When up-and-coming director Dariusz Korbiel took on the ambitious project of producing the controversial play ‘My name is Rachel Corrie' nine months ago, he set out to provoke people and make them think.

It is just coincidence that by opening night, everyone's mind was already on Gaza, which had recently been in the news on a daily basis.

This might be why the play, which has been met with protests by far-right zionist groups in other cities in the past, attracted little to no resistance this time around. What it did attract was many people outraged by Israels recent actions in Gaza, hoping to learn more about Gaza's reality in a way that statistics and pictures can't provide.
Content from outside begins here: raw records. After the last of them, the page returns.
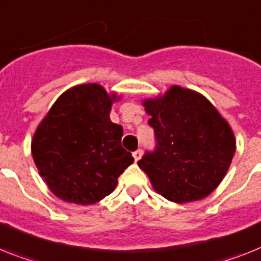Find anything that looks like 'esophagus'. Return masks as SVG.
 <instances>
[{
    "mask_svg": "<svg viewBox=\"0 0 261 261\" xmlns=\"http://www.w3.org/2000/svg\"><path fill=\"white\" fill-rule=\"evenodd\" d=\"M133 156H134L135 162H138V161L141 160V156H142V150H141V149H138L137 151L133 152Z\"/></svg>",
    "mask_w": 261,
    "mask_h": 261,
    "instance_id": "esophagus-1",
    "label": "esophagus"
}]
</instances>
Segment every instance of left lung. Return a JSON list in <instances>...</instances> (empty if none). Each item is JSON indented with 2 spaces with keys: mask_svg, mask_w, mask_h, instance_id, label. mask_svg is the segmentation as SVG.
I'll use <instances>...</instances> for the list:
<instances>
[{
  "mask_svg": "<svg viewBox=\"0 0 261 261\" xmlns=\"http://www.w3.org/2000/svg\"><path fill=\"white\" fill-rule=\"evenodd\" d=\"M143 106L151 116L155 147L138 166L166 200L184 204L205 198L222 181L236 151L228 122L206 97L178 86Z\"/></svg>",
  "mask_w": 261,
  "mask_h": 261,
  "instance_id": "obj_1",
  "label": "left lung"
}]
</instances>
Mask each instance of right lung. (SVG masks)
Returning <instances> with one entry per match:
<instances>
[{"label":"right lung","mask_w":261,"mask_h":261,"mask_svg":"<svg viewBox=\"0 0 261 261\" xmlns=\"http://www.w3.org/2000/svg\"><path fill=\"white\" fill-rule=\"evenodd\" d=\"M99 84L65 91L37 127L32 155L44 181L61 200L95 204L115 189L134 162L122 147L123 127L110 120L112 100Z\"/></svg>","instance_id":"obj_1"}]
</instances>
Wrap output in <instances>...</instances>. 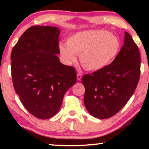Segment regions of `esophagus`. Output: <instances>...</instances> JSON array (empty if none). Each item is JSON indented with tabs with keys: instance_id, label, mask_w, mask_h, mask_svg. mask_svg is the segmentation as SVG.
<instances>
[{
	"instance_id": "34e87169",
	"label": "esophagus",
	"mask_w": 149,
	"mask_h": 149,
	"mask_svg": "<svg viewBox=\"0 0 149 149\" xmlns=\"http://www.w3.org/2000/svg\"><path fill=\"white\" fill-rule=\"evenodd\" d=\"M77 79H78V80H79V81H80L81 78H82V74H81V73L80 72H79L78 73H77Z\"/></svg>"
}]
</instances>
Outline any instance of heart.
I'll return each instance as SVG.
<instances>
[{"instance_id":"heart-1","label":"heart","mask_w":149,"mask_h":149,"mask_svg":"<svg viewBox=\"0 0 149 149\" xmlns=\"http://www.w3.org/2000/svg\"><path fill=\"white\" fill-rule=\"evenodd\" d=\"M120 49L117 36L104 30H91L73 34L68 38L67 45L60 44L61 54L69 62L80 56L83 68L96 71L104 68L113 61Z\"/></svg>"}]
</instances>
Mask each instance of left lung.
Segmentation results:
<instances>
[{"mask_svg": "<svg viewBox=\"0 0 149 149\" xmlns=\"http://www.w3.org/2000/svg\"><path fill=\"white\" fill-rule=\"evenodd\" d=\"M140 56L137 45L125 32L123 46L111 64L91 74H85L84 104L97 119L116 115L129 101L139 81Z\"/></svg>", "mask_w": 149, "mask_h": 149, "instance_id": "obj_1", "label": "left lung"}]
</instances>
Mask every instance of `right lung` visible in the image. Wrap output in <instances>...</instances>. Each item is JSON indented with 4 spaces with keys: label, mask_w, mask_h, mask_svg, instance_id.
Instances as JSON below:
<instances>
[{
    "label": "right lung",
    "mask_w": 149,
    "mask_h": 149,
    "mask_svg": "<svg viewBox=\"0 0 149 149\" xmlns=\"http://www.w3.org/2000/svg\"><path fill=\"white\" fill-rule=\"evenodd\" d=\"M60 32L53 26L30 27L11 54L15 92L26 110L40 119L56 115L65 93L77 82L75 69L62 64L57 56Z\"/></svg>",
    "instance_id": "right-lung-1"
}]
</instances>
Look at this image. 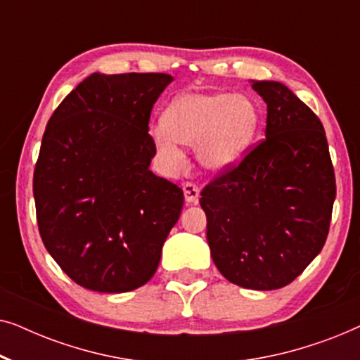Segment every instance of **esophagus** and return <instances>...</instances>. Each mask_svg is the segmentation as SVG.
<instances>
[{"instance_id": "esophagus-1", "label": "esophagus", "mask_w": 360, "mask_h": 360, "mask_svg": "<svg viewBox=\"0 0 360 360\" xmlns=\"http://www.w3.org/2000/svg\"><path fill=\"white\" fill-rule=\"evenodd\" d=\"M184 193L186 203H196L198 201L200 188L195 184H191V181H186V184H184Z\"/></svg>"}]
</instances>
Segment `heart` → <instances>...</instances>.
I'll return each instance as SVG.
<instances>
[{"instance_id":"b5f03b06","label":"heart","mask_w":360,"mask_h":360,"mask_svg":"<svg viewBox=\"0 0 360 360\" xmlns=\"http://www.w3.org/2000/svg\"><path fill=\"white\" fill-rule=\"evenodd\" d=\"M259 111L250 98L190 91L175 98L150 129L152 141L172 169L185 164L180 142L196 146L200 164L219 172L238 164L257 131Z\"/></svg>"}]
</instances>
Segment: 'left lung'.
Here are the masks:
<instances>
[{"label":"left lung","instance_id":"1","mask_svg":"<svg viewBox=\"0 0 360 360\" xmlns=\"http://www.w3.org/2000/svg\"><path fill=\"white\" fill-rule=\"evenodd\" d=\"M267 103L265 139L201 190L206 239L224 278L250 290L292 283L321 252L336 179L319 117L278 82H252Z\"/></svg>","mask_w":360,"mask_h":360}]
</instances>
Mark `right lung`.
I'll return each mask as SVG.
<instances>
[{"mask_svg": "<svg viewBox=\"0 0 360 360\" xmlns=\"http://www.w3.org/2000/svg\"><path fill=\"white\" fill-rule=\"evenodd\" d=\"M167 73H93L42 136L34 200L42 243L73 282L124 293L149 282L184 191L149 170L150 111Z\"/></svg>", "mask_w": 360, "mask_h": 360, "instance_id": "obj_1", "label": "right lung"}]
</instances>
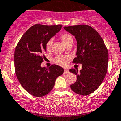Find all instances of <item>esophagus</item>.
<instances>
[{"label":"esophagus","instance_id":"esophagus-1","mask_svg":"<svg viewBox=\"0 0 121 121\" xmlns=\"http://www.w3.org/2000/svg\"><path fill=\"white\" fill-rule=\"evenodd\" d=\"M69 73L68 70L66 69H64V73Z\"/></svg>","mask_w":121,"mask_h":121}]
</instances>
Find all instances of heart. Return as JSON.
<instances>
[{
	"mask_svg": "<svg viewBox=\"0 0 121 121\" xmlns=\"http://www.w3.org/2000/svg\"><path fill=\"white\" fill-rule=\"evenodd\" d=\"M60 39L62 41L65 45L71 43V41H73V39L72 36L69 34H63L60 35ZM52 44V40H50L46 43V49L48 52H50L51 50ZM70 58L69 56H64V55H59L56 56L54 59V62L57 65L60 66H65L68 65L69 61Z\"/></svg>",
	"mask_w": 121,
	"mask_h": 121,
	"instance_id": "1",
	"label": "heart"
}]
</instances>
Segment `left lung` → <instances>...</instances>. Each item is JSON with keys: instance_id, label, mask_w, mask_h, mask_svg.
I'll use <instances>...</instances> for the list:
<instances>
[{"instance_id": "1", "label": "left lung", "mask_w": 121, "mask_h": 121, "mask_svg": "<svg viewBox=\"0 0 121 121\" xmlns=\"http://www.w3.org/2000/svg\"><path fill=\"white\" fill-rule=\"evenodd\" d=\"M77 40V57L72 62L82 64V69H71L77 75V81L71 88L77 94H91L102 84L108 69L109 54L103 39L94 28L87 25L64 27Z\"/></svg>"}]
</instances>
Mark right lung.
Masks as SVG:
<instances>
[{
  "label": "right lung",
  "instance_id": "right-lung-1",
  "mask_svg": "<svg viewBox=\"0 0 121 121\" xmlns=\"http://www.w3.org/2000/svg\"><path fill=\"white\" fill-rule=\"evenodd\" d=\"M62 27V25L35 24L23 34L16 47V75L22 87L35 97L48 94L53 88L56 79L64 73V69L58 65H51L48 70L41 66L46 43Z\"/></svg>",
  "mask_w": 121,
  "mask_h": 121
}]
</instances>
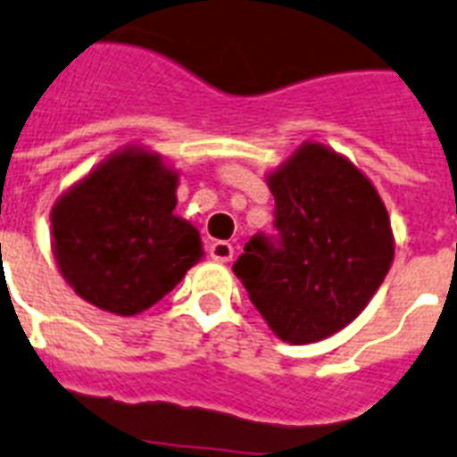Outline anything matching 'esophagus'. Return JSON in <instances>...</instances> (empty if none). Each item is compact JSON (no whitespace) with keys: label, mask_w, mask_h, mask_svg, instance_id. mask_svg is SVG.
Wrapping results in <instances>:
<instances>
[{"label":"esophagus","mask_w":457,"mask_h":457,"mask_svg":"<svg viewBox=\"0 0 457 457\" xmlns=\"http://www.w3.org/2000/svg\"><path fill=\"white\" fill-rule=\"evenodd\" d=\"M210 256H212L214 262L228 263L233 259V245L226 243V240H214L210 245Z\"/></svg>","instance_id":"34e87169"}]
</instances>
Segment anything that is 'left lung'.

Art, especially live theatre, has a way of humanizing the stories we read about, and immerses us in the reality of the story as we see it unfold. Theatre can open our hearts and minds and this production was very successful at doing this.

Brilliantly strewn together from Rachel's emails and journal entries, this play which started off somewhat comical, with Rachel waking up in Olympia as an energetic and eccentric young woman, slowly progressed into an intense build-up of emotion as the realities of Rachel's situation in Gaza set in. By the end of this intense one-woman show, Toronto actor Laura Burns who plays Rachel Corrie, had nearly the entire audience in tears.

Although she claims it's the hardest part she's ever played, Laura Burns really got in Rachel's shoes and played this part brilliantly, never slipping up on even one line during her 90 minute monologue. As she delivered every line with conviction, and the most sincere emotion, it was hard to remember that she was not actually Rachel Corrie.

I, like many other members of the audience, was so pulled into the drama unfolding in front of me that I lost myself in the act. This play was by far the most compelling, emotionally-charged, and inspiring I've ever seen. The entire audience not only applauded, but cried, hugged each other, and spoke to each other about plans for helping Palestinian people, including travelling there to do some of the same solidarity work Rachel Corrie died doing.

If all Dariusz set out to do was make people think, he has outdone himself. Because people were not just provoked to think, they were inspired to act.